[Saved entries]

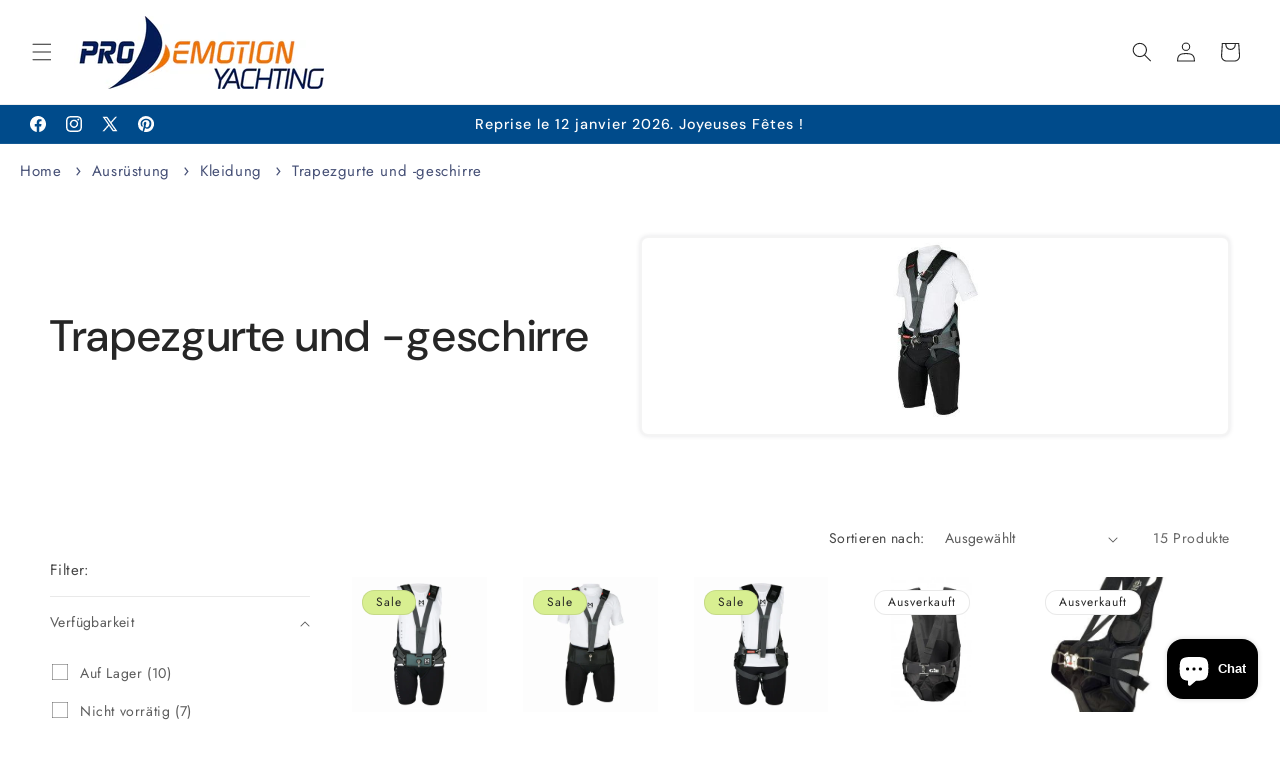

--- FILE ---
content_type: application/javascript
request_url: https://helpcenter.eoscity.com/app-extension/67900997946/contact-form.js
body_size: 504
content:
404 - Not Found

--

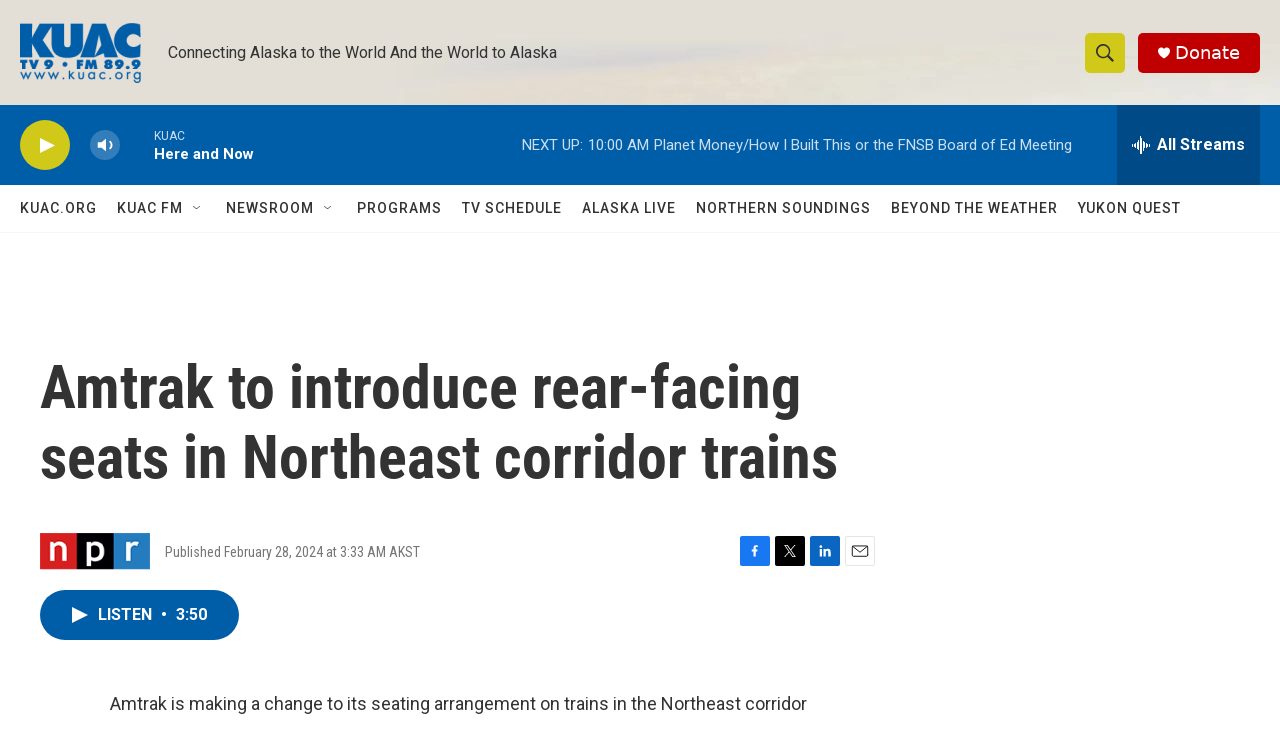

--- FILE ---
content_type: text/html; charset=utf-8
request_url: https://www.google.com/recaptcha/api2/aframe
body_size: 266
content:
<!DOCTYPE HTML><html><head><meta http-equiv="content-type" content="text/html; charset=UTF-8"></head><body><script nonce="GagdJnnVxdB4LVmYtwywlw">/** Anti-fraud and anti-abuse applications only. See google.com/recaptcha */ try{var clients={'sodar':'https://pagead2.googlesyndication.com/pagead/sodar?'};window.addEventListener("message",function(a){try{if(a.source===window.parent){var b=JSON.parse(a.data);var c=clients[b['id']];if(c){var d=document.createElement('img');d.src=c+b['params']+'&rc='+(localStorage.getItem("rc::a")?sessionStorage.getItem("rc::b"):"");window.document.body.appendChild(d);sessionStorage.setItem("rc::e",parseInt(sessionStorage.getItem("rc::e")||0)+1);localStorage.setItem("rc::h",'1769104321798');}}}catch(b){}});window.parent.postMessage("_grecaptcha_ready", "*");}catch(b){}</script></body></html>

**Work item:** Whenever the string "html" turns up in a line of the data, copy that line.

**Exercise output:**
content_type: text/html; charset=utf-8
<!DOCTYPE HTML><html><head><meta http-equiv="content-type" content="text/html; charset=UTF-8"></head><body><script nonce="GagdJnnVxdB4LVmYtwywlw">/** Anti-fraud and anti-abuse applications only. See google.com/recaptcha */ try{var clients={'sodar':'https://pagead2.googlesyndication.com/pagead/sodar?'};window.addEventListener("message",function(a){try{if(a.source===window.parent){var b=JSON.parse(a.data);var c=clients[b['id']];if(c){var d=document.createElement('img');d.src=c+b['params']+'&rc='+(localStorage.getItem("rc::a")?sessionStorage.getItem("rc::b"):"");window.document.body.appendChild(d);sessionStorage.setItem("rc::e",parseInt(sessionStorage.getItem("rc::e")||0)+1);localStorage.setItem("rc::h",'1769104321798');}}}catch(b){}});window.parent.postMessage("_grecaptcha_ready", "*");}catch(b){}</script></body></html>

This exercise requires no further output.